Aménagé avec soin, le nouvel Ehpad de Thônes (Haute-Savoie), ouvert en mars dernier, se veut un lieu de vie chaleureux, intégré au quartier et totalement ouvert sur la ville. Une structure résolument hospitalière, mais dans le seul sens d’accueillante.

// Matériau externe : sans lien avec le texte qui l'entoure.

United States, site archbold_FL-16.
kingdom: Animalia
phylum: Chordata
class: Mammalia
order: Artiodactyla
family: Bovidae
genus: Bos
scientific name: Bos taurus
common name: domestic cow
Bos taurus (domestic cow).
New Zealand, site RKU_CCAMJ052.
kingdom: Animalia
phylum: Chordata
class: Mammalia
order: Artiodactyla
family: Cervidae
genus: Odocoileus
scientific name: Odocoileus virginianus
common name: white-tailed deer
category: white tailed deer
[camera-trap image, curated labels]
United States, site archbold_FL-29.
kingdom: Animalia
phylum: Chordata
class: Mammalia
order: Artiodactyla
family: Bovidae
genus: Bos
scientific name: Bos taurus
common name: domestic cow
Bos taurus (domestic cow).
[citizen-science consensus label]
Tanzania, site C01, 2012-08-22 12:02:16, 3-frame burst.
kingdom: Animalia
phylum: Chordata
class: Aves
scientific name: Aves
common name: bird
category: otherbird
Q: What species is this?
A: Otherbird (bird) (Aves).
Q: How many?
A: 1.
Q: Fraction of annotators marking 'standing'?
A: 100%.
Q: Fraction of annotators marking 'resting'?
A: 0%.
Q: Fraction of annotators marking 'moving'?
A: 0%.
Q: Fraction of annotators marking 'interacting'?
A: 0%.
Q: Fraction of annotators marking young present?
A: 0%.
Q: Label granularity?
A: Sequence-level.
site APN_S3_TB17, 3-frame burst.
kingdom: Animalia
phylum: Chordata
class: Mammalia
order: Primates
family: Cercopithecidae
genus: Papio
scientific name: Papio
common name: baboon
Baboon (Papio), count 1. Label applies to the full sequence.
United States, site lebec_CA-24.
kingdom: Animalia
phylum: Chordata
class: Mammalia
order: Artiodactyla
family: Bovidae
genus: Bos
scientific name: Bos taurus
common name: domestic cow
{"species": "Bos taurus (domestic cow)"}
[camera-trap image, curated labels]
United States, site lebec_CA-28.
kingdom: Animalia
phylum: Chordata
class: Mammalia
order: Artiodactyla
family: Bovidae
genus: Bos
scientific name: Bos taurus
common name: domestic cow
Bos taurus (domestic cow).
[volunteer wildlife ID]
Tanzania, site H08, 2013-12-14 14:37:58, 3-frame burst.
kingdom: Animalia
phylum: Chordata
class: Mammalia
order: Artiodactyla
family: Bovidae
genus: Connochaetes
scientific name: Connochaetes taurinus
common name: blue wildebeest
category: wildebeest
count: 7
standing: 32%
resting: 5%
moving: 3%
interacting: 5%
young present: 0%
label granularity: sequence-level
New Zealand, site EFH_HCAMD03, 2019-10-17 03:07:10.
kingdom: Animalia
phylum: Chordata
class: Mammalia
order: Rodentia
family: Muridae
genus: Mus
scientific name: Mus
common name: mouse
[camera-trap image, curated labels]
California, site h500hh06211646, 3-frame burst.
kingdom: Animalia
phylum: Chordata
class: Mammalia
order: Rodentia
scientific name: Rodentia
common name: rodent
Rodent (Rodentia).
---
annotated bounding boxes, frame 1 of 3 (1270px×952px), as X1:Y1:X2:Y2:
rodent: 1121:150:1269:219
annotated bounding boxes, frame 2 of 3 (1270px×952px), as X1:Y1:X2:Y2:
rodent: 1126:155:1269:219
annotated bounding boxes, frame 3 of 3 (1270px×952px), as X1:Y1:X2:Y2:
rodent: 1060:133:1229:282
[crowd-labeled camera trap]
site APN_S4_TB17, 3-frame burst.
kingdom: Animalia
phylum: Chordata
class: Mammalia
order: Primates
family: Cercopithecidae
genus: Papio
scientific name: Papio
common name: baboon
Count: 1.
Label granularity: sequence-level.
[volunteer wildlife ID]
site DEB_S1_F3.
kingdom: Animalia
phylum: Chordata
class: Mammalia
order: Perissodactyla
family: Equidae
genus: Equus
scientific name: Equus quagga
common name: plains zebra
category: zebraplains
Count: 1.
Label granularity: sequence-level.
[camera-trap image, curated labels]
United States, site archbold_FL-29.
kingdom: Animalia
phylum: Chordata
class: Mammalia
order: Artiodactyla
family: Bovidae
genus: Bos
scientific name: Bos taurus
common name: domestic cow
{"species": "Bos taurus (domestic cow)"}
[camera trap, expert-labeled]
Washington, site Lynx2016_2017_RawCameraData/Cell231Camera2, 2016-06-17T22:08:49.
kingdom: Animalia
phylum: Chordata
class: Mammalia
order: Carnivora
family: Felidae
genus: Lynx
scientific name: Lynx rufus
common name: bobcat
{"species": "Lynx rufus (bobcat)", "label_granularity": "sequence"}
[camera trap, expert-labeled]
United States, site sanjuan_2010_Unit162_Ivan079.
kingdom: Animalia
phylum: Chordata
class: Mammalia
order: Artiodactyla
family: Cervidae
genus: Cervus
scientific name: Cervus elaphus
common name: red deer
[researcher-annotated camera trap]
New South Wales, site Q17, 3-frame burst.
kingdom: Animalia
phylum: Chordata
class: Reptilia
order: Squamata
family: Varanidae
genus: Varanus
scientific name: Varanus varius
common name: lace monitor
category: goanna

Parce que protéger ne doit pas conduire à isoler.

© Le Chant du Fier

« On confond de plus en plus le H d’Ehpad, qui veut dire hébergement, avec le H d’hôpital ». L’histoire ne dit pas si, lorsque la DG de la Fédération nationale des associations de directeurs d’établissements et services pour personnes âgées (Fnadepa), Annabelle Vecques, a fait part de ces regrets, Emmanuelle Buisson était présente au Congrès des Maires 2021. Mais ce qui est sûr, c’est que cette professionnelle du grand âge récuse, elle aussi, ces « bâtiments vieux pour vieux » qui relèguent nos aînés en périphérie de la ville et de la vie. Aussi, lorsque l’Ehpad de Thônes qu’elle dirige depuis 2016 doit passer par la case « rénovation », la dirigeante imagine-t-elle un établissement différent.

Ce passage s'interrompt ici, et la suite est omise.